Beyond the level of national economies country alliances formed on the basis of regional integration arrangements as well as cross-regional partnerships also involved platform strategies. At the level of regional integration arrangements some of the examples of such strategies include the EU’s Digital Single Market (DSM) strategy as well as the Digital Agenda of the Eurasian Economic Union. The use of platforms is progressing also to the level of “integration of integrations” that brings together not only individual countries, but also regional integration blocks. The EU that is particularly active on that front is actively pursuing economic cooperation with ASEAN in the digital sphere, while the Eurasian Economic Union has been exploring the possibility of launching digital alliances with key partners to promote greater connectivity in the sphere of transportation and infrastructure development.

The building of platforms that are meant to engender strong network effects and drive a cumulative increase in the weight of the network’s ecosystem is starting to reach a scale that has important implications for the global governance framework and its future development. Indeed, at this stage all of the main centres of the world economy are coming up with their own platforms that are imbued with a certain vision of how the globalisation process is to unfold. In the case of the EU it is the Alliance for Multilateralism (launched in April 2019), in the case of the US apart from the Trans-Pacific and the Trance-Atlantic projects that have lost some of the lustre in the past 3-4 years, it is the Quad/Quad+ that is gaining increasing momentum in building a framework for cooperation in the Indo-Pacific, in the case of China it is the Belt and Road Initiative (BRI) as well as the BRICS+ platform launched in 2017.


These are just some of the platforms that may compete for trade and investment flows, with the world economy’s architecture being reshaped and reloaded in a format that facilitates the launching and development of corporate, regional, national and cross-regional platforms.

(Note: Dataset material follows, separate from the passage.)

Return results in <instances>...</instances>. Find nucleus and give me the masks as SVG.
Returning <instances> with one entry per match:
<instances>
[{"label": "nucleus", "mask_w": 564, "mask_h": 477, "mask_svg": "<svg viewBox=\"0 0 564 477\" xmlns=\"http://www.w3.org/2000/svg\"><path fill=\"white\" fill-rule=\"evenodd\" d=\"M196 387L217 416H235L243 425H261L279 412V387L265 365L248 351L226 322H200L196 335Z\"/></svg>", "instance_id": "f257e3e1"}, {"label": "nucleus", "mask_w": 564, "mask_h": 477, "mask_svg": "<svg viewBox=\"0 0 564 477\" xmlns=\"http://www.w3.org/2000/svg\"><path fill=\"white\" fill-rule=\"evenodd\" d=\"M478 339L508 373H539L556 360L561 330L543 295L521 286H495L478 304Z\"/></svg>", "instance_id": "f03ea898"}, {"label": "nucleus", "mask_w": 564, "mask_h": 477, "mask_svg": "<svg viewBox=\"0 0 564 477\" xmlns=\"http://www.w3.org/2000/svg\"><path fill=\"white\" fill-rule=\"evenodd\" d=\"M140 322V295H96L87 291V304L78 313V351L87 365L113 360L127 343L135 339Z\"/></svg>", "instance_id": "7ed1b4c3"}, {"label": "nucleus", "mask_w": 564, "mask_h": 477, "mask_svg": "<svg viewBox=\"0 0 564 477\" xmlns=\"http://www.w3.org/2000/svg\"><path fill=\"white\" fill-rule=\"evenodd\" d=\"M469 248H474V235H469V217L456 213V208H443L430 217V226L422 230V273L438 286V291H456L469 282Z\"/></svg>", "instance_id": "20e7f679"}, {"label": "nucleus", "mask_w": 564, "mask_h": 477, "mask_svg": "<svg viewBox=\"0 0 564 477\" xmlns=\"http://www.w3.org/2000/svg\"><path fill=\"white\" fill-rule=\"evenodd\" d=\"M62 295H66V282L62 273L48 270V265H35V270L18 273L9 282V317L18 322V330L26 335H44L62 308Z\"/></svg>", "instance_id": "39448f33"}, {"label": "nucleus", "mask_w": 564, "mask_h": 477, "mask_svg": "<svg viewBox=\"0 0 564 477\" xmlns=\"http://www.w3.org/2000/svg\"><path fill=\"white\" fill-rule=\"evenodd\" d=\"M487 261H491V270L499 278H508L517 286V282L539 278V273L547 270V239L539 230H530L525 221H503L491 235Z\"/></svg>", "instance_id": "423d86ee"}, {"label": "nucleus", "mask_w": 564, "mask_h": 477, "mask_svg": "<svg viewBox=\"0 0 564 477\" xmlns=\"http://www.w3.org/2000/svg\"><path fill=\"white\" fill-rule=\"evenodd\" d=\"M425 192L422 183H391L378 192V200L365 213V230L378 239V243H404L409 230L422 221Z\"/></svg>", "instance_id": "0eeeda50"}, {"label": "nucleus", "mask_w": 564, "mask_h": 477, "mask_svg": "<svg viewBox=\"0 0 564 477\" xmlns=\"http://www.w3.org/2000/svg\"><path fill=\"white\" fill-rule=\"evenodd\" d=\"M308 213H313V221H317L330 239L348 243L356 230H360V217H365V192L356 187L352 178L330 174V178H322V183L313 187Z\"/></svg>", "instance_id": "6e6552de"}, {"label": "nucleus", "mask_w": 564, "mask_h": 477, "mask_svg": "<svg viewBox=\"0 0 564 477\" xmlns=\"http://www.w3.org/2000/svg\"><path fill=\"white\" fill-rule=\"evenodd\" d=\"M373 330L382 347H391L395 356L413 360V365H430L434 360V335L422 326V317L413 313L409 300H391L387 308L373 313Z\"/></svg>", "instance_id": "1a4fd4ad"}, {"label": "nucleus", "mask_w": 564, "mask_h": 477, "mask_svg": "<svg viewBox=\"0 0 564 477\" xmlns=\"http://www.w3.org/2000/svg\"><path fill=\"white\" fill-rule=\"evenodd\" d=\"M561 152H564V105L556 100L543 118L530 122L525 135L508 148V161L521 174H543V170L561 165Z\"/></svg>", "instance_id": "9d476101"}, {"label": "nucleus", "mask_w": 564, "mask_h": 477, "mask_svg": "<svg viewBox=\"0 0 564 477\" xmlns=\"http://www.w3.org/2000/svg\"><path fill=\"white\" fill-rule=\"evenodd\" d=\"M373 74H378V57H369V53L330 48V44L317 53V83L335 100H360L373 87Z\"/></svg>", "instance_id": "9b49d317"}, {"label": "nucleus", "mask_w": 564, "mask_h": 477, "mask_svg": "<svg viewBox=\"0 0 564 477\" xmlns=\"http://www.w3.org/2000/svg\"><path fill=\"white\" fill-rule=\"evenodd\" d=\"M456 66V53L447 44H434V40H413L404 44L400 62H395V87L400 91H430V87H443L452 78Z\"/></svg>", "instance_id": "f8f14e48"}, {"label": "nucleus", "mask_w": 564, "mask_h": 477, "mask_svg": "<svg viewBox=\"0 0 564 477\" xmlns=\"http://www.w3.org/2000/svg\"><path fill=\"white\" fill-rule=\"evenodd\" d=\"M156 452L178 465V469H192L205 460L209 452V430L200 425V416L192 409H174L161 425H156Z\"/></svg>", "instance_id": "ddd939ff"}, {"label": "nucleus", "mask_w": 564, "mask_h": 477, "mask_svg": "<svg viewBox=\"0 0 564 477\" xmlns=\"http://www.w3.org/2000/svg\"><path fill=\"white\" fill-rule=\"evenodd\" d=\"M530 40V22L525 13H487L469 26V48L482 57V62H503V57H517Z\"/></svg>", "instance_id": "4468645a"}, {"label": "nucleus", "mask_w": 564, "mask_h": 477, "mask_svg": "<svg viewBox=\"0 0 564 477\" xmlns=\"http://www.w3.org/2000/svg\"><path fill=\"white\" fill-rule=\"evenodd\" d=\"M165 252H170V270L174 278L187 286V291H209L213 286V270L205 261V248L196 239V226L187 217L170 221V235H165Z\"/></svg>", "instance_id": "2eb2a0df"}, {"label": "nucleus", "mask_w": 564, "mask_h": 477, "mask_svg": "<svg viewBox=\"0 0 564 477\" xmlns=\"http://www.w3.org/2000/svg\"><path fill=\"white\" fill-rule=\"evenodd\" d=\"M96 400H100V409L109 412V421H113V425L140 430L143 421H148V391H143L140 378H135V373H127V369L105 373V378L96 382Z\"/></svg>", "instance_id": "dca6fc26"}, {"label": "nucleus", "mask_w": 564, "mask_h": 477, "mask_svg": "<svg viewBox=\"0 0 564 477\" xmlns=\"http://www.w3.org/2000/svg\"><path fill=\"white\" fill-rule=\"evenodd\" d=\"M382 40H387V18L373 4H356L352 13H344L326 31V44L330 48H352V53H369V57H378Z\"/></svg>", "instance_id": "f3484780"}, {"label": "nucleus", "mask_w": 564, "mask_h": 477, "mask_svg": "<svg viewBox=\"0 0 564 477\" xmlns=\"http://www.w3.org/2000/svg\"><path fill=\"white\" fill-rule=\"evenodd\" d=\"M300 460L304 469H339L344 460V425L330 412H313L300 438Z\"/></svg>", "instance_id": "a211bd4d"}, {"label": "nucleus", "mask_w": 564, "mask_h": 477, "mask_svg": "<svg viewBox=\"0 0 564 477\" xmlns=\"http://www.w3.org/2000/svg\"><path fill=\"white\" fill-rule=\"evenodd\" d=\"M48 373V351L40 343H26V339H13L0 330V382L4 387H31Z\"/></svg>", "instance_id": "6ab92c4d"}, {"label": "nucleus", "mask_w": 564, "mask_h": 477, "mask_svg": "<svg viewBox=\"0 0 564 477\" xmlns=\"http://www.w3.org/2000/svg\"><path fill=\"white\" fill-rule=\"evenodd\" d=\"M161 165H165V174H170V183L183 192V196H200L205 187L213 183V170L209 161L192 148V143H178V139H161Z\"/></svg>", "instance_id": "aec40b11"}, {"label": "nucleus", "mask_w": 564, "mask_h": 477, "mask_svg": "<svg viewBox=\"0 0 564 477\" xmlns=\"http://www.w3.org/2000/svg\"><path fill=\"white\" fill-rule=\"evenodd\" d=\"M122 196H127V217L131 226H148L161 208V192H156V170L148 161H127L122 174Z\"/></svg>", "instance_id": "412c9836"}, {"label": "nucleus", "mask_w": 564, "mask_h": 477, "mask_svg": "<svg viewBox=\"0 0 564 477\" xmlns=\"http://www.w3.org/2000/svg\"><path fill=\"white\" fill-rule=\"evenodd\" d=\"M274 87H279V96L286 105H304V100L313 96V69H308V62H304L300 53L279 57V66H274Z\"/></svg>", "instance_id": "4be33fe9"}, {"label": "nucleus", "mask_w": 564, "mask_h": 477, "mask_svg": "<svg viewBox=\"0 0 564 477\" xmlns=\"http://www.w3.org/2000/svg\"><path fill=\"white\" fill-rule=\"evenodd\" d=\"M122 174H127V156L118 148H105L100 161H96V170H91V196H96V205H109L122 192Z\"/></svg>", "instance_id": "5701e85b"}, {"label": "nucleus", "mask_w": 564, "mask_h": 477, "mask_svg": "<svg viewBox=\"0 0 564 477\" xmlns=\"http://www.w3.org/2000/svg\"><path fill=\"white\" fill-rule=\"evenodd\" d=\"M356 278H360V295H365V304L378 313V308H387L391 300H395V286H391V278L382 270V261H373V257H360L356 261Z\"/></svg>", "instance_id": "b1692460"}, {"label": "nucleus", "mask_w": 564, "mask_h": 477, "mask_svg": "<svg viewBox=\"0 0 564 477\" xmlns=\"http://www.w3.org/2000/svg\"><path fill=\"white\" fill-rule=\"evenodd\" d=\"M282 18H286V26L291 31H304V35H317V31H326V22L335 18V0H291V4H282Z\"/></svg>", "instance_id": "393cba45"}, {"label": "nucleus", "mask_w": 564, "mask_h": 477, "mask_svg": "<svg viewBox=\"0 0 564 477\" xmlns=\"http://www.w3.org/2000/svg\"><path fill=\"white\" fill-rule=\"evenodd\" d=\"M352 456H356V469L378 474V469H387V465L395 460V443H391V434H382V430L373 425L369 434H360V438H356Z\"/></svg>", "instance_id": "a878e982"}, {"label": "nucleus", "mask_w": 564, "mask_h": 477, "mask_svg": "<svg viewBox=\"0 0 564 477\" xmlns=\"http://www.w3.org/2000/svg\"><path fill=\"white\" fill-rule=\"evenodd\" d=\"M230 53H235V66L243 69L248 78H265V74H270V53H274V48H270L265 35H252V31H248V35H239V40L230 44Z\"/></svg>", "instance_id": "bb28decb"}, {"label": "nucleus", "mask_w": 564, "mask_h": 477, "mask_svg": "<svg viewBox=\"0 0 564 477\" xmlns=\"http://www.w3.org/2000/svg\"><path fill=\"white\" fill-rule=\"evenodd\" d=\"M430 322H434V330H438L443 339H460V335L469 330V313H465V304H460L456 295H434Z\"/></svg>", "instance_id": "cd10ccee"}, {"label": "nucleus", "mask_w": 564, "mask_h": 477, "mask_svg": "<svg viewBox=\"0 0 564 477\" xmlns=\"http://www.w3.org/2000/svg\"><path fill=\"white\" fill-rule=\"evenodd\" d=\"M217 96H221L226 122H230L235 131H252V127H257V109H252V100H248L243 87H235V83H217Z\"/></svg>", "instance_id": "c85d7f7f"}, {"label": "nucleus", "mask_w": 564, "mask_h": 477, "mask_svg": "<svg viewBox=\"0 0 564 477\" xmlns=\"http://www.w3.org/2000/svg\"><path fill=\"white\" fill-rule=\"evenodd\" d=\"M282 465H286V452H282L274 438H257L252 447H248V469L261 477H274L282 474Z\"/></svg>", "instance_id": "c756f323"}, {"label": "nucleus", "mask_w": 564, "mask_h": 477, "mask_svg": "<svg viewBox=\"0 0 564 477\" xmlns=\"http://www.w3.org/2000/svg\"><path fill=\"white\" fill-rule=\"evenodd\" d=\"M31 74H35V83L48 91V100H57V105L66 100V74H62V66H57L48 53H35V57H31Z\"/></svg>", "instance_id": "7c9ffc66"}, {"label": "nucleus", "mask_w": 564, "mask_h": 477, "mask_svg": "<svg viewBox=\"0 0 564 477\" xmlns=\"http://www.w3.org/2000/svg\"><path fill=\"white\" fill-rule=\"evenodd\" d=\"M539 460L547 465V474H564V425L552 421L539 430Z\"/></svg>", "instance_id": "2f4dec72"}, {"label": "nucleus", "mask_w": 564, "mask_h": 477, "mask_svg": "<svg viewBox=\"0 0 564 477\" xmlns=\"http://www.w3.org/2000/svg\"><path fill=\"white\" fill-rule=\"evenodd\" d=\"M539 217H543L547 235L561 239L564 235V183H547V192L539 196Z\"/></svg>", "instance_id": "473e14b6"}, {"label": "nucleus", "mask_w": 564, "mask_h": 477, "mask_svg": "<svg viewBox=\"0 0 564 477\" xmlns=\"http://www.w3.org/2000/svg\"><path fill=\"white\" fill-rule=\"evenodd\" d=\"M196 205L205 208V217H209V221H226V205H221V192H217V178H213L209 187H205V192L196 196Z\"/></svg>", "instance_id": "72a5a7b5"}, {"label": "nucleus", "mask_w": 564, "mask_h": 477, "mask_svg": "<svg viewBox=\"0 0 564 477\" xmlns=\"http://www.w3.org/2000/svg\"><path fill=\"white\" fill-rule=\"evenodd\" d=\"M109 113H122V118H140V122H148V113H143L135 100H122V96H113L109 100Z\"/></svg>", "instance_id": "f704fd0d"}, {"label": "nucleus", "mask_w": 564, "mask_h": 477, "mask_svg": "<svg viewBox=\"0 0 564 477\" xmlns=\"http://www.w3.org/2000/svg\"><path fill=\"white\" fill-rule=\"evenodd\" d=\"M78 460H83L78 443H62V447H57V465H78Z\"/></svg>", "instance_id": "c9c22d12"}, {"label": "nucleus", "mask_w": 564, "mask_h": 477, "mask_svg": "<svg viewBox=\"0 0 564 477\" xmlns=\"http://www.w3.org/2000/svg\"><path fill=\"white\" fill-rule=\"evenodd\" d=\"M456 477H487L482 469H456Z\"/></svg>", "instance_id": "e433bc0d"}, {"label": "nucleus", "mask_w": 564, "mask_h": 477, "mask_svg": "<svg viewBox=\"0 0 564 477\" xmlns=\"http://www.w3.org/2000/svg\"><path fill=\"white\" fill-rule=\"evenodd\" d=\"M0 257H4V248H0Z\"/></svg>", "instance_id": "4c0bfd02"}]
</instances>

There may also be a case for creating technocratic/depoliticised platforms at the global level, which may include a global platform for regional integration arrangements, platforms that bring together regional and national development institutions such as development banks as well as regional financing arrangements, and possible platforms that bring together such heavyweights in the world economy as Sovereign Wealth Funds. The building of the world’s economic architecture with platforms as the construction material may well render the global construct more stable and less prone to crises, particularly if we start thinking more about the interoperability of platforms across the various levels of governance as well as ways to render the emerging competition between these platforms and ecosystems more innovative and constructive.